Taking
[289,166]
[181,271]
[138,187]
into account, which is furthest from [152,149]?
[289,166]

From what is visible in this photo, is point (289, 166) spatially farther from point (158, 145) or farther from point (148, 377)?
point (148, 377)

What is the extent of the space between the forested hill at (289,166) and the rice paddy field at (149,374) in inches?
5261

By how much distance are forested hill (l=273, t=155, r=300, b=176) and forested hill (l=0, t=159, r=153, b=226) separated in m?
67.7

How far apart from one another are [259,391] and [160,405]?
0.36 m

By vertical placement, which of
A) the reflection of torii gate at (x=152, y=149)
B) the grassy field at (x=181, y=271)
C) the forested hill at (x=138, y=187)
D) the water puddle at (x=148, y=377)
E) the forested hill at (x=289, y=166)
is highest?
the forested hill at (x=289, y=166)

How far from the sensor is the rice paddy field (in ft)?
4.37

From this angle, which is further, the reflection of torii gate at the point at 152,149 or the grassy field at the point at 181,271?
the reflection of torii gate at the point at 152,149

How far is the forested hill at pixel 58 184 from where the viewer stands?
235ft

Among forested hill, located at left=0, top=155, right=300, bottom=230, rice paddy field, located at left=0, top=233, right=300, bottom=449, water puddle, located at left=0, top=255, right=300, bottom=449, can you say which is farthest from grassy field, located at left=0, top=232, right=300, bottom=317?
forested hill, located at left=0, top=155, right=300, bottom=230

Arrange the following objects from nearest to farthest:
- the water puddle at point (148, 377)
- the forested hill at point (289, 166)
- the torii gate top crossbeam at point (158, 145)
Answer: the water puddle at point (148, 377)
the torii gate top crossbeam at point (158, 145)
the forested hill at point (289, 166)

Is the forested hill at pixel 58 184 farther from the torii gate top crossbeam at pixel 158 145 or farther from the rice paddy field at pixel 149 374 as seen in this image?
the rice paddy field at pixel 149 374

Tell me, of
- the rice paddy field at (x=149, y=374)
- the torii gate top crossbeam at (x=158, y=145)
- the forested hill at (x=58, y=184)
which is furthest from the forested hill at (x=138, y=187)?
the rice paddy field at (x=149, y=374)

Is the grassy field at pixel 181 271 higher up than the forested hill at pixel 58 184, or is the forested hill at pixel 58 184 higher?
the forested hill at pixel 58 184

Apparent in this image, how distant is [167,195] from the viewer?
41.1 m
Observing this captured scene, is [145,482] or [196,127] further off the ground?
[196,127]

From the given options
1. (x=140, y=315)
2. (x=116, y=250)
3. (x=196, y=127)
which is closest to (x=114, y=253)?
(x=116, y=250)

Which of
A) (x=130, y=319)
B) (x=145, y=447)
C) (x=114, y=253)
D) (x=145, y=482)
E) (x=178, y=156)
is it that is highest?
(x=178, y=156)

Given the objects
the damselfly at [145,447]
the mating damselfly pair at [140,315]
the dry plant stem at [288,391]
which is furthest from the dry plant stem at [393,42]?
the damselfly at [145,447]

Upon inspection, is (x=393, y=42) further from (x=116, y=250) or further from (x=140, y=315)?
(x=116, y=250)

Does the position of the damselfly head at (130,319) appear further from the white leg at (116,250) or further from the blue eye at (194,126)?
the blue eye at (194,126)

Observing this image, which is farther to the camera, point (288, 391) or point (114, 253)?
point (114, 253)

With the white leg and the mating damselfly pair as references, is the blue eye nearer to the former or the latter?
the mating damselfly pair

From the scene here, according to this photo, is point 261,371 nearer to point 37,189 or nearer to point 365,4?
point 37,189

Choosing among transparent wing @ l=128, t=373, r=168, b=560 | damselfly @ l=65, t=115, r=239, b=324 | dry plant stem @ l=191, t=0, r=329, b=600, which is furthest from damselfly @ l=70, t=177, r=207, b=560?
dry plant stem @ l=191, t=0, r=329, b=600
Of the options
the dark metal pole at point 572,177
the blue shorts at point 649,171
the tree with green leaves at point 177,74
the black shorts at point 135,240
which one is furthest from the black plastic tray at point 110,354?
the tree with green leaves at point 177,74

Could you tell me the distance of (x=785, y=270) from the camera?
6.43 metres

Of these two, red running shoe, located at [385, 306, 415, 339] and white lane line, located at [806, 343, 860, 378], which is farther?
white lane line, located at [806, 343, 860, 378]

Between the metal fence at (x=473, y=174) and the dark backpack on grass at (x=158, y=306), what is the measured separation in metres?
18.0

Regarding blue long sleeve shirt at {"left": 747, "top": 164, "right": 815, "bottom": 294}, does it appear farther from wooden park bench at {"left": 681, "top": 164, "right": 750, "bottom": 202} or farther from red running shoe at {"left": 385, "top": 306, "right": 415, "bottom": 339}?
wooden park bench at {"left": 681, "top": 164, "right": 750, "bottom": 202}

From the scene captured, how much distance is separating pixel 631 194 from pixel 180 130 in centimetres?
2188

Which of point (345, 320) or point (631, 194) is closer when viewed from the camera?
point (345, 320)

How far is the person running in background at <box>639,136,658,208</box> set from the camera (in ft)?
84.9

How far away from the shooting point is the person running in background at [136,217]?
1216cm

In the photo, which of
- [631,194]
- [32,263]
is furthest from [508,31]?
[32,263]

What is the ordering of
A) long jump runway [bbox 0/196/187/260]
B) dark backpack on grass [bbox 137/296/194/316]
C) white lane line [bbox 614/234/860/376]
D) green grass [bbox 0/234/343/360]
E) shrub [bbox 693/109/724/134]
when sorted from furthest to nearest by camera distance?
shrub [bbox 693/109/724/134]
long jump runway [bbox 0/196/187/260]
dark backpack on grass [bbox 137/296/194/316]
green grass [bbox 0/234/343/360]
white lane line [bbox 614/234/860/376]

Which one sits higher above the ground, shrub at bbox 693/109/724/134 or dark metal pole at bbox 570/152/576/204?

#### The exercise:
Only the lines from the one containing "Regarding blue long" to the end of the listing belong in the output, each reproduced exactly.

#### Result of the exercise:
Regarding blue long sleeve shirt at {"left": 747, "top": 164, "right": 815, "bottom": 294}, does it appear farther from wooden park bench at {"left": 681, "top": 164, "right": 750, "bottom": 202} or farther from red running shoe at {"left": 385, "top": 306, "right": 415, "bottom": 339}?
wooden park bench at {"left": 681, "top": 164, "right": 750, "bottom": 202}

From the scene captured, how much distance is separating pixel 631 194 from pixel 180 130 in centimetres?
2188

Which of point (345, 320) or point (631, 194) is closer when viewed from the camera?
point (345, 320)

How far is the person running in background at <box>639,136,658,208</box> set from the camera (in ft)?
84.9

How far away from the shooting point is the person running in background at [136,217]?
1216cm

In the photo, which of
- [631,194]
- [32,263]
is furthest from [508,31]?
[32,263]

What is the ordering of
A) long jump runway [bbox 0/196/187/260]
B) dark backpack on grass [bbox 137/296/194/316]
C) white lane line [bbox 614/234/860/376]
D) green grass [bbox 0/234/343/360]
E) shrub [bbox 693/109/724/134]
when sorted from furthest to nearest by camera distance?
shrub [bbox 693/109/724/134]
long jump runway [bbox 0/196/187/260]
dark backpack on grass [bbox 137/296/194/316]
green grass [bbox 0/234/343/360]
white lane line [bbox 614/234/860/376]

Which one sits higher above the ground, shrub at bbox 693/109/724/134 or dark metal pole at bbox 570/152/576/204?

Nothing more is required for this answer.